Vragen en opdrachten:
(a) Hoeveel weken arbeid per periode van twaalf maanden mogen houders van een voorwaardelijke vergunning tot verblijf in hun eerste twee jaar in Nederland verrichten volgens de tekst over vrijwilligerswerk door asielzoekers?
(b) Druk uit de tekst over vrijwilligerswerk door asielzoekers het stuk af vanaf "Een belangrijk deel" tot en met "van gedwongen ledigheid.".
(c) Geef het vervolg van de tekst over vrijwilligerswerk door asielzoekers, aansluitend op de laatste zin ervan.

Tekstfragment:
Het verrichten van vrijwilligerswerk draagt bij tot een verdere zelfontplooiing van de asielzoekers en kan worden beschouwd als een vorm van maatschappij-oriëntatie. Het feit dat een asielzoeker reeds ervaring heeft met werkzaamheden buiten het centrum of de decentrale opvang zal een eventuele latere inburgering vereenvoudigen. Overigens is het verrichten van vrijwilligerswerk niet alleen vanuit het perspectief van de asielzoekers van belang, het heeft ook een maatschappelijk belang. Verwacht mag worden dat het verrichten van vrijwilligerswerk door asielzoekers een positieve bijdrage zal leveren aan het maatschappelijk draagvlak voor de opvang van asielzoekers.

Een belangrijk deel van vorenstaande overwegingen geldt ook voor de in Nederland verblijvende vreemdelingen die beschikken over een voorwaardelijke vergunning tot verblijf als bedoeld in artikel 9a van de Vreemdelingenwet. Gedurende de eerste twee jaren van hun verblijf in Nederland is het hen slechts toegestaan om maximaal twaalf weken in een periode van twaalf maanden arbeid te verrichten, zodat ook zij geconfronteerd worden met een periode van gedwongen ledigheid.

De onderhavige wijziging strekt ertoe om aan niet onrechtmatig in Nederland verblijvende asielzoekers (vreemdelingen in het bezit van een W-document), alsmede vreemdelingen die in het bezit zijn van een voorwaardelijke vergunning tot verblijf (vreemdelingen in het bezit van een zogenoemd F1- of een F2-document) de mogelijkheid te bieden om als vrijwilliger deel te nemen aan onbeloonde arbeid die geen winstoogmerk heeft en een algemeen maatschappelijk doel dient.

De wijziging sluit aan op de praktijk zoals die op basis van artikel 1 van het koninklijk besluit van 23 augustus 1995 ter uitvoering van de Wet arbeid vreemdelingen (Stb. 406), en voorheen artikel 1 van het koninklijk besluit van 25 oktober 1979, houdende vaststelling van een algemene maatregel van bestuur als bedoeld in artikel 2, eerste lid, onder c, van de Wet arbeid buitenlandse werknemers (Stb. 574), sedert jaar en dag bestaat. In dit kader is het gebruikelijk dat een werkgever over de vraag of het verbod van artikel 2 van de Wav al dan niet van toepassing is aan de Arbeidsvoorzieningsorganisatie uitsluitsel vraagt. Gelet op deze praktijk, daarbij in aanmerking genomen dat de grens tussen vrijwilligerswerk en onbetaald, c.q. zeer laag betaald werk diffuus kan zijn, is in het voorgestelde artikel uitdrukkelijk opgenomen dat de onbeloonde arbeid die een asielzoeker of een houder van een voorwaardelijke vergunning tot verblijf zal gaat verrichten «naar het oordeel» van de Algemene Directie van de Arbeidsvoorzieningsorganisatie daadwerkelijk geen winstoogmerk heeft en een algemeen maatschappelijk doel dient. Aldus wordt mede voorkomen dat van de vrijwillige inzet van deze vreemdelingen misbruik wordt gemaakt door deze vreemdelingen, zonder tewerk-stellingsvergunning, feitelijk als goedkope arbeidskrachten in te zetten. Tevens wordt voorkomen, dat werkzoekenden c.q. werkenden van reguliere dan wel gesubsidieerde arbeidsplaatsen worden afgehouden respectievelijk verdrongen. De Arbeidsvoorzieningsorganisatie maakt haar oordeel kenbaar in een schriftelijke verklaring aan de werkgever.

Inhoud dataset:
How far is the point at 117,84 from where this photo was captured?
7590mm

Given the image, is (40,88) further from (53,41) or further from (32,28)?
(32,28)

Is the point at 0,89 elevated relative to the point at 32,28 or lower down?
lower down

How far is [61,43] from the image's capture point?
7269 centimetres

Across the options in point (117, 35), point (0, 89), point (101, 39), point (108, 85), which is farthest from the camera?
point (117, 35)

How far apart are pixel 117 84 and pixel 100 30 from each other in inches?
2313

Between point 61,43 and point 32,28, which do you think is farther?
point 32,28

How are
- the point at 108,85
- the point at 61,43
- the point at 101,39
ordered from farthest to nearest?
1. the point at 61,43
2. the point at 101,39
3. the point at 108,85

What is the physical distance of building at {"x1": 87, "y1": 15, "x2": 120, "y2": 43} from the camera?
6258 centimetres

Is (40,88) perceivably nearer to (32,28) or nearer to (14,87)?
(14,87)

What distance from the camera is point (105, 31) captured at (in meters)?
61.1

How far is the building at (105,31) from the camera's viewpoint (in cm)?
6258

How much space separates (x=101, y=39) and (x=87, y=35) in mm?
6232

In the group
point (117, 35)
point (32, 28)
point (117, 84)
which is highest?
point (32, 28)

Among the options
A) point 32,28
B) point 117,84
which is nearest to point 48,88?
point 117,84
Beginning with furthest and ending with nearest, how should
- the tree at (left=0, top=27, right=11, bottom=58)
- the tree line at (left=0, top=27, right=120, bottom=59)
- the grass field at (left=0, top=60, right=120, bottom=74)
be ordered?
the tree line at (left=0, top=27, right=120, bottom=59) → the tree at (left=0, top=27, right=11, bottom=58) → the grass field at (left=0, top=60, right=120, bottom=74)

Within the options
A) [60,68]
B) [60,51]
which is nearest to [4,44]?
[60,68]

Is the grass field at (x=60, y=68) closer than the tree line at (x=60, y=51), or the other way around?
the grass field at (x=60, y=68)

Antwoorden per opdracht:
(a) Maximaal twaalf weken.

(b)
Een belangrijk deel van vorenstaande overwegingen geldt ook voor de in Nederland verblijvende vreemdelingen die beschikken over een voorwaardelijke vergunning tot verblijf als bedoeld in artikel 9a van de Vreemdelingenwet. Gedurende de eerste twee jaren van hun verblijf in Nederland is het hen slechts toegestaan om maximaal twaalf weken in een periode van twaalf maanden arbeid te verrichten, zodat ook zij geconfronteerd worden met een periode van gedwongen ledigheid.

(c)
Uiteraard behoeft een werkgever die vreemdelingen die houder zijn van een W-, een F1- of een F2-document wil inzetten voor bepaalde vrijwilligersactiviteiten, over de vraag of het verbod van artikel 2 van de wet van toepassing is geen uitsluitsel aan de Arbeidsvoorzieningsorganisatie te vragen, indien hij in een eerder stadium met betrekking tot diezelfde vrijwilligersactiviteiten/hetzelfde vrijwilligersproject van de Arbeidsvoorzieningsorganisatie reeds vernomen heeft dat artikel 1a van het onderhavige besluit daarop van toepassing is.

Mocht de Algemene Directie van de Arbeidsvoorzieningsorganisatie overigens van mening zijn dat de arbeid, waarvoor de vrijwillige inzet van asielzoekers en houders van een voorwaardelijke vergunning tot verblijf wordt beoogd, het karakter van vrijwilligerswerk ontbeert, dan is uiteraard een tewerkstellingsvergunning vereist. Tegen een eventuele weigering van die vergunning kan de werkgever bezwaar en beroep aantekenen.

De Minister van Sociale Zaken en Werkgelegenheid,

A. P. W. Melkert


XHistnoot

Het advies van de Raad van State wordt niet openbaar gemaakt op grond van artikel 25a, vierde lid, onder b, van de Wet op de Raad van State, omdat het uitsluitend opmerkingen van redactionele aard bevat.